**BRIEF**: Output all the data below verbatim.

Stored items:
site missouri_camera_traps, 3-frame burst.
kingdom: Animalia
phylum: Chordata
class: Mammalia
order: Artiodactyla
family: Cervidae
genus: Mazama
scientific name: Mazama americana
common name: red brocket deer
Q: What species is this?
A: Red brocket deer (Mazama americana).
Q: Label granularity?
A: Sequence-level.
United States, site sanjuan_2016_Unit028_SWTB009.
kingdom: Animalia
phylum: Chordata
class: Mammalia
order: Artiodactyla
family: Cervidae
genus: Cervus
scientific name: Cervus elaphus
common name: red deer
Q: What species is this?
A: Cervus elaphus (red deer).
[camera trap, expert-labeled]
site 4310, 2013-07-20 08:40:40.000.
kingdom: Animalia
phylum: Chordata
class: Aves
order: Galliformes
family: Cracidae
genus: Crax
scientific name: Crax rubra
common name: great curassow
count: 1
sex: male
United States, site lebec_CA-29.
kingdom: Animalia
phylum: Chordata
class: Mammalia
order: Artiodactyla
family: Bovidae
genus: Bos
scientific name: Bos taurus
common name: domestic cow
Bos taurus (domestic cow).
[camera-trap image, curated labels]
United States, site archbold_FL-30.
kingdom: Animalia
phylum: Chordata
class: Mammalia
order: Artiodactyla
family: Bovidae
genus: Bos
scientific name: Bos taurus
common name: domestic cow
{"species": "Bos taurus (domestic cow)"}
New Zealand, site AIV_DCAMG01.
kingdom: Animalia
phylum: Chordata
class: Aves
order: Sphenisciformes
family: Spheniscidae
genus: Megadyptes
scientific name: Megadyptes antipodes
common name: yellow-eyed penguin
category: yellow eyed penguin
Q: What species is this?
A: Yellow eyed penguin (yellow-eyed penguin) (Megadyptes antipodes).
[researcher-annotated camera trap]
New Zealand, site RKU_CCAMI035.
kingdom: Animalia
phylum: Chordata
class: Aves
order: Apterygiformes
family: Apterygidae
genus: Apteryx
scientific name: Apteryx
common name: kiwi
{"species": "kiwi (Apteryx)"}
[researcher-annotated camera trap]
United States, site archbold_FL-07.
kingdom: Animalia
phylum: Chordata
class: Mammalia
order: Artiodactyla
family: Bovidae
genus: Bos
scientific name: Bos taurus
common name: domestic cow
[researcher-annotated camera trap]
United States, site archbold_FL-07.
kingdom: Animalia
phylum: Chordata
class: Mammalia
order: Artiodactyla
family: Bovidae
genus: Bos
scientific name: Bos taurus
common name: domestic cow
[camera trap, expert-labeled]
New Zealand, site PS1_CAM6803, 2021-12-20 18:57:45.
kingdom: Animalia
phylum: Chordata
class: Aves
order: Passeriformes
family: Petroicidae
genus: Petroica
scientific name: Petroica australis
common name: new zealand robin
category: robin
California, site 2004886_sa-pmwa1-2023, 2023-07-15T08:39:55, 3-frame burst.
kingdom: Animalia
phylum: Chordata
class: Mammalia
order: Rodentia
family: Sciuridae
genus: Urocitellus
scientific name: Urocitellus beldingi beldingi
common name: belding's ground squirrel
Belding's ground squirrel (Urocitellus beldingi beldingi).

**FINAL ANSWER**:
site missouri_camera_traps, 3-frame burst.
kingdom: Animalia
phylum: Chordata
class: Mammalia
order: Artiodactyla
family: Cervidae
genus: Mazama
scientific name: Mazama americana
common name: red brocket deer
Q: What species is this?
A: Red brocket deer (Mazama americana).
Q: Label granularity?
A: Sequence-level.
United States, site sanjuan_2016_Unit028_SWTB009.
kingdom: Animalia
phylum: Chordata
class: Mammalia
order: Artiodactyla
family: Cervidae
genus: Cervus
scientific name: Cervus elaphus
common name: red deer
Q: What species is this?
A: Cervus elaphus (red deer).
[camera trap, expert-labeled]
site 4310, 2013-07-20 08:40:40.000.
kingdom: Animalia
phylum: Chordata
class: Aves
order: Galliformes
family: Cracidae
genus: Crax
scientific name: Crax rubra
common name: great curassow
count: 1
sex: male
United States, site lebec_CA-29.
kingdom: Animalia
phylum: Chordata
class: Mammalia
order: Artiodactyla
family: Bovidae
genus: Bos
scientific name: Bos taurus
common name: domestic cow
Bos taurus (domestic cow).
[camera-trap image, curated labels]
United States, site archbold_FL-30.
kingdom: Animalia
phylum: Chordata
class: Mammalia
order: Artiodactyla
family: Bovidae
genus: Bos
scientific name: Bos taurus
common name: domestic cow
{"species": "Bos taurus (domestic cow)"}
New Zealand, site AIV_DCAMG01.
kingdom: Animalia
phylum: Chordata
class: Aves
order: Sphenisciformes
family: Spheniscidae
genus: Megadyptes
scientific name: Megadyptes antipodes
common name: yellow-eyed penguin
category: yellow eyed penguin
Q: What species is this?
A: Yellow eyed penguin (yellow-eyed penguin) (Megadyptes antipodes).
[researcher-annotated camera trap]
New Zealand, site RKU_CCAMI035.
kingdom: Animalia
phylum: Chordata
class: Aves
order: Apterygiformes
family: Apterygidae
genus: Apteryx
scientific name: Apteryx
common name: kiwi
{"species": "kiwi (Apteryx)"}
[researcher-annotated camera trap]
United States, site archbold_FL-07.
kingdom: Animalia
phylum: Chordata
class: Mammalia
order: Artiodactyla
family: Bovidae
genus: Bos
scientific name: Bos taurus
common name: domestic cow
[researcher-annotated camera trap]
United States, site archbold_FL-07.
kingdom: Animalia
phylum: Chordata
class: Mammalia
order: Artiodactyla
family: Bovidae
genus: Bos
scientific name: Bos taurus
common name: domestic cow
[camera trap, expert-labeled]
New Zealand, site PS1_CAM6803, 2021-12-20 18:57:45.
kingdom: Animalia
phylum: Chordata
class: Aves
order: Passeriformes
family: Petroicidae
genus: Petroica
scientific name: Petroica australis
common name: new zealand robin
category: robin
California, site 2004886_sa-pmwa1-2023, 2023-07-15T08:39:55, 3-frame burst.
kingdom: Animalia
phylum: Chordata
class: Mammalia
order: Rodentia
family: Sciuridae
genus: Urocitellus
scientific name: Urocitellus beldingi beldingi
common name: belding's ground squirrel
Belding's ground squirrel (Urocitellus beldingi beldingi).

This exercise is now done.